The 2013 Reporters Without Borders (RWB) World Press Freedom Index makes interesting reading. “This year’s index is a better reflection of the attitudes and intentions of governments towards media freedom in the medium or long term."
The same three European countries that headed the index last year hold the top three positions again this year. Of the 2013 Top Ten of the countries with the greatest freedom of the press eight are Monarchies: The Kingdom of the Netherland (Rank 2), the Kingdom of Norway (3), the Grand-Duchy of Luxembourg (4), the Principality of Andorra (5), the Kingdom of Denmark (6), the Principality of Liechtenstein (7),the Dominion of New Zealand (8) and the Kingdom of Sweden (10). RWB: “Although many criteria are considered, ranging from legislation to violence against journalists, [monarchist] countries occupy the top of the index while dictatorial [republics] occupy the last three positions.”

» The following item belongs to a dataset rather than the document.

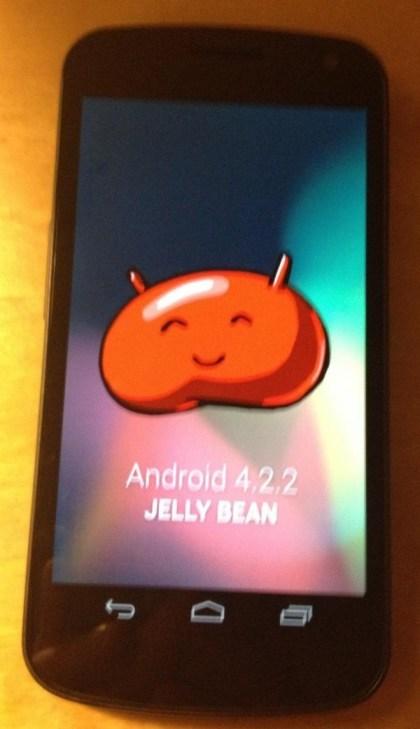 Angebliche Aufnahme von Android 4.2.2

Australia sits on rank 26, better than the rank 30 it occupied the year before. RWB does not explain Australia’s position, but the position in the top 30 may have something to do with the fact that the Australian media suffer from being in the hands of few media companies. News Limited (Murdoch) and Fairfax dominate the media business.
The USA turns up on rank 32, which may come as a surprise for the “great republic”. Constitutional Monarchies like Jamaica (rank 13) fare better than republics like France (rank 37).
The 14 countries with the most restricted media expression are all republics of some sort (people’s republics, democratic people’s republics or islamic republics like Iran, Yemen, Laos, China or Eritrea). The least free Monarchy on this list is the Kingdom of Bahrain on rank 165 (8 ranks better than in 2012).
This is a fact pointed out in the Canadian book : Freedom wears a Crown, and is a point well known to Monarchists, but ignored by republicans.